Well, I was painting away and thinking about that sort of thing and the thinking was getting into the painting, the way it does, heavy and sad, spite of the light, but coming rather good, specially the feeling of sheer heat, when all of a sudden, close by my foot just below the lip of the bank a brown head popped into sight. It stared at me with big eyes, all the whites showing, put a finger to its lips and popped out of sight again. I almost dropped my brush but I don't suppose I really jumped much. When I glanced their way the spearmen weren't even looking.

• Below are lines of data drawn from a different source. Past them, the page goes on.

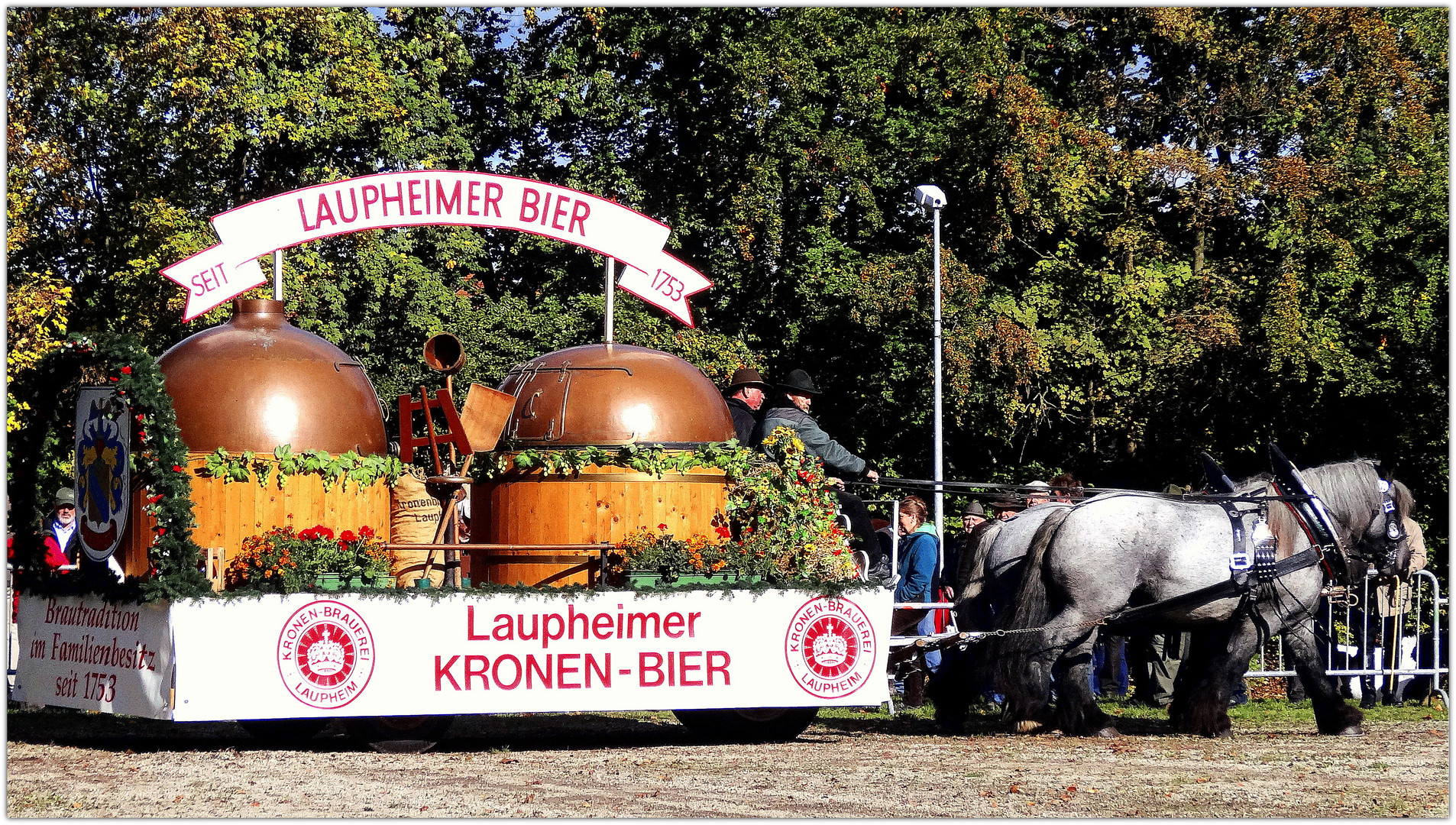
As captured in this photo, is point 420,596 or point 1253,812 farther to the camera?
point 420,596

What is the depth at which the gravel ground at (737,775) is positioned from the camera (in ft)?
25.2

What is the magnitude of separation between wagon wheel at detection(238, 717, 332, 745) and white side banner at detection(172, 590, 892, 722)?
98 centimetres

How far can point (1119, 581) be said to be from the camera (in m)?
11.2

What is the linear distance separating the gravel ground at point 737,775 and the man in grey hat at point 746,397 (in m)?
2.52

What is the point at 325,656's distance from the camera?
9.76 metres

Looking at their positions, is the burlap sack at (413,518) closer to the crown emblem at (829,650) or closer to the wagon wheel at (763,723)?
the wagon wheel at (763,723)

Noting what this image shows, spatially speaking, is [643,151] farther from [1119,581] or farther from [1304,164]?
[1119,581]

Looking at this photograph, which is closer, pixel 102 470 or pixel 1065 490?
pixel 102 470

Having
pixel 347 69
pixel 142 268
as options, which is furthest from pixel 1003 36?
pixel 142 268

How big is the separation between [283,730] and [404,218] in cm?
376

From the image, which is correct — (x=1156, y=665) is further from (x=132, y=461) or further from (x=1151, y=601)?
(x=132, y=461)

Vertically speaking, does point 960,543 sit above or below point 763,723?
above

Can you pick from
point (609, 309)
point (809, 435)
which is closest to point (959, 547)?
point (809, 435)

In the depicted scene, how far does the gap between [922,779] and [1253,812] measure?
1882 mm
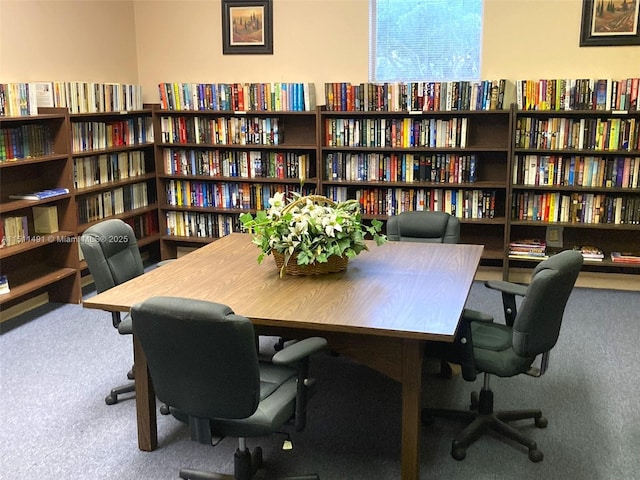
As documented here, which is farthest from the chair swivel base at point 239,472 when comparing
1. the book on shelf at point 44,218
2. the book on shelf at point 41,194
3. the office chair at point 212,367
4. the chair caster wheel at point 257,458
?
the book on shelf at point 44,218

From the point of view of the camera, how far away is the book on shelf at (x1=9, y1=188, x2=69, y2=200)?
461cm

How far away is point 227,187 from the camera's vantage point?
19.6ft

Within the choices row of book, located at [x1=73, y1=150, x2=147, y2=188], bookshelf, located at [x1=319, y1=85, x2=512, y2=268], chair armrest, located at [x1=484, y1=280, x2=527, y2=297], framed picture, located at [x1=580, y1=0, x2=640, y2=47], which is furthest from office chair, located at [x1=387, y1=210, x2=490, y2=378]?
row of book, located at [x1=73, y1=150, x2=147, y2=188]

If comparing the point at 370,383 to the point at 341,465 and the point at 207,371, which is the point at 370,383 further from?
the point at 207,371

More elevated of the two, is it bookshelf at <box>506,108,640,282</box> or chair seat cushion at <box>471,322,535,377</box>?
bookshelf at <box>506,108,640,282</box>

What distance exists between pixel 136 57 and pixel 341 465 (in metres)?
4.75

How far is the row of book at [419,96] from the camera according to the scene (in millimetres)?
5160

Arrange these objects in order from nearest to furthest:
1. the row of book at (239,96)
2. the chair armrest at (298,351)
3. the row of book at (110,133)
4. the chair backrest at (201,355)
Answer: the chair backrest at (201,355), the chair armrest at (298,351), the row of book at (110,133), the row of book at (239,96)

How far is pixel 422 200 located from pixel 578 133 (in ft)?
4.34

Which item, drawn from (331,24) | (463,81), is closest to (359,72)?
(331,24)

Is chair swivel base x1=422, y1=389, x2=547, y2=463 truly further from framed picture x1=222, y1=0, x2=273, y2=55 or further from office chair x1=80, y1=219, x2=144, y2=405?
framed picture x1=222, y1=0, x2=273, y2=55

Nothing happened. Soon I couldn't bear it so I twisted round and pretended to be looking for something in my satchel. She was just there, only a couple of feet below me, peering at me through spiky tussock on the edge of the bank. Two other women huddled against the bank behind her with their faces in the gravel but she was looking straight up. Naked of course, except for their grass collars and belts. I supposed they must have been inquisitive about the white woman and come sneaking along for a closer look, but 'cos of the spearmen I couldn't tell them to come up and be friendly. All I could do was smile. The woman put her fingers to her lips again.

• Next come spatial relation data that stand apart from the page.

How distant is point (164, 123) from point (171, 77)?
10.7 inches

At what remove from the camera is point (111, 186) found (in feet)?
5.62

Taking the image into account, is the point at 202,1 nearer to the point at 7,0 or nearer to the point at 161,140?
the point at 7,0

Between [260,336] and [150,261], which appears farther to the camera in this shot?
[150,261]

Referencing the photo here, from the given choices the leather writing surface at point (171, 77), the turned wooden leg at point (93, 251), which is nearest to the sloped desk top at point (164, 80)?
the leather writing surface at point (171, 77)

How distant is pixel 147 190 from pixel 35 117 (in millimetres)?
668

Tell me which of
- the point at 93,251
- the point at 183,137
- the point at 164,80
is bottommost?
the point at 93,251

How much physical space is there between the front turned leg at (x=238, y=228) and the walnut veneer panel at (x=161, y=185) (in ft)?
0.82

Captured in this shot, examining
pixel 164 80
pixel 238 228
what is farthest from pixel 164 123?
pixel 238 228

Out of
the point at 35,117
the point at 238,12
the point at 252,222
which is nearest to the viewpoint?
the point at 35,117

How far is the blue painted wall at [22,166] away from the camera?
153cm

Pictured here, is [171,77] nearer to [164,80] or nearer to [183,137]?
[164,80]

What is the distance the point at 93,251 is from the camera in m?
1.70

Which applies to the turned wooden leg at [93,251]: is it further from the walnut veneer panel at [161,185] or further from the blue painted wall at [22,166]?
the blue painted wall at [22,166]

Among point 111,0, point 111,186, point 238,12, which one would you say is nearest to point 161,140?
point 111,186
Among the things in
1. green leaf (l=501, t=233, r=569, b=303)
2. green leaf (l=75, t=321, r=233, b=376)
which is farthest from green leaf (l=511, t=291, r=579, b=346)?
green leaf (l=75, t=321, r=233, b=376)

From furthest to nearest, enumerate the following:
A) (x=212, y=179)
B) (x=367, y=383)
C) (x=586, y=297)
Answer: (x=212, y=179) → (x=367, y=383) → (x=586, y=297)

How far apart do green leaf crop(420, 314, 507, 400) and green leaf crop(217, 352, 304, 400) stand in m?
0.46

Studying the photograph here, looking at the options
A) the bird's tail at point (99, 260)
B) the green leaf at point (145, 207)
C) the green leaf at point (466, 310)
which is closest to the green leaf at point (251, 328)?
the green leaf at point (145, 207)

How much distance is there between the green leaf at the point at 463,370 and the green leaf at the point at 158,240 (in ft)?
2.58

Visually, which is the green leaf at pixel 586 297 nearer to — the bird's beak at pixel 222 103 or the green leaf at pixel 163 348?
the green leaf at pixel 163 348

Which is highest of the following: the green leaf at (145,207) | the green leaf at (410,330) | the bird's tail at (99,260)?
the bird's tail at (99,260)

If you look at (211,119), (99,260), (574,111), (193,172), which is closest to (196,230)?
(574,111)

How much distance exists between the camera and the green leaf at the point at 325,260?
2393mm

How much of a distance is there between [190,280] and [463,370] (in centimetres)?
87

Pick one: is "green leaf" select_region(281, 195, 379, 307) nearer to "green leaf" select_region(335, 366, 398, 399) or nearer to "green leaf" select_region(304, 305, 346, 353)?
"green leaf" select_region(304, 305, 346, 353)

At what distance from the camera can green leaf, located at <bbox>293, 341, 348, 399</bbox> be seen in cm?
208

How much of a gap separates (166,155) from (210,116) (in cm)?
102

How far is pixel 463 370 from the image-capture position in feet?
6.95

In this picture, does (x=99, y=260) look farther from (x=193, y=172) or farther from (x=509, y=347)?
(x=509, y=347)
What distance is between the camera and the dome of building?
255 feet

“Do the horsemen listen?” she said.

Luckily those were easy words. “Horsemen” is what the Kitawa call the Hausa, not just 'cos some of them ride horses but 'cos they all
are
horses really. I say luckily 'cos actually Kiti's a terrible language for whispering—the tones almost disappear—if you've been talking it since you were tiny perhaps it's not so bad, but for me it's v. near impossible. That's why I'm not honestly sure I really understood anything else the women tried to tell me. Besides, when I was doctoring the women in the villages they soon realized I was a bit stupid at their language and spoke slowly and went back when I asked and so on. Now I couldn't even look at them. I had to pretend to go on painting almost at once.

“The horsemen are far off,” I said.

I looked at them as I twisted back to my easel. They still hadn't noticed. The women were muttering to each other below me. Suddenly I felt v. nervy, as tho' something important was going to happen and I wasn't sure I wanted it to.

“Femora Feng speaks,” one of them whispered. “I am the aunt of Elongo Sisefonge. He sends words that you are a friend.”

“A strong spirit in Femora Feng,” I whispered. “Betty Jackland speaks.”

This was all quite easy, of course. It's the usual form. I'd even got the right women's language for it, doing my doctoring. And the old woman the day before yesterday had told me about the business of “aunts”. I absolutely longed to turn round and look at the woman who'd done that for dear Elongo. She'd be older than him, of course, but she could still be young and pretty. What Africans think is pretty, anyway. (I've sometimes wondered—if I had a black skin would Africans think I was pretty? White men don't, as I am.)

Another long pause. More mutterings. Then …

“The White Man is the friend of Kama Boi.”

“That is and is not,” I said—useful phrase—the Kitawa say it a lot. “I am the friend of the Kitawa. I am strongly the friend of Elongo Sisefonge.”